IL TABELLINO DELLA PARTITA

Juventus-Milan 2-1
10’ Dybala, 21’ Pjanic, 53' Bacca

Nei piani di Allegri non doveva essere una vendetta, ma solo una partita da vincere per andare avanti e puntare alla terza Coppa Italia consecutiva. Ebbene, alla fine, questo Juve-Milan è stato entrambe le cose. Perchè l'intentisità, il furore agonistico, la cattiveria che i giocatori bianconeri hanno mostrato soprattutto nel primo tempo, e in parte anche nella ripresa, sono sembrati soprattutto il frutto di una brutale voglia di vendicare la sconfitta di San Siro e soprattutto l'amarezza di Doha, quando Buffon e compagni si sono visti alzare sotto il naso la Supercoppa Italiana da una squadra di ragazzi dalle belle speranze. I più forti siamo noi, senza discussioni.

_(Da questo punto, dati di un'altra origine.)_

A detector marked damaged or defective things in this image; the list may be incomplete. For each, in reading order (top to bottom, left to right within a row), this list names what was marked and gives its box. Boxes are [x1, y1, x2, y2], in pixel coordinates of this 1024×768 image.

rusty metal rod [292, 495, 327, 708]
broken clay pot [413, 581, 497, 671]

E' sembrato questo il messaggio lanciato da una banda di indemoniati che nel primo tempo ha letteralmente stritolato sotto la morsa della propria esuberanza tecnica e fisica un Milan apparso confuso, spaurito e contratto. I bianconeri sono partiti fortissimo, hanno trovato dopo appena 10 minuti il vantaggio, raddoppiato con Pjanic e impedito ai rossoneri di imbasitre una pur minima reazione. Nessuno scampo, nessun appello. Fino al secondo tempo, almeno, quando la squadra di Allegri è leggermente calata e il Milan ha preso forza dal gol del 2-1 di Bacca. Troppo tardi e forse troppo poco per una squadra che in questa stagione ha spesso abituato a partenze a rilento e incredibili rimonte della ripresa (vedi Sassuolo in casa e Torino fuori, ma non solo). Alla fine, però, l'impressione che resta è quella di una Juve che quando vuole, e soprattutto quando gioca in casa dove in Serie A vince consecutivamente da 27 partite, non lascia nemmeno le speranze delle briciole all'avversario. Un muro, granitico e compatto, sul quale tutte le avversarie che arrivano allo Stadium non possono che schiantarsi. Proprio come successo al Milan, che ora tornerà a casa leccandosi le ferite.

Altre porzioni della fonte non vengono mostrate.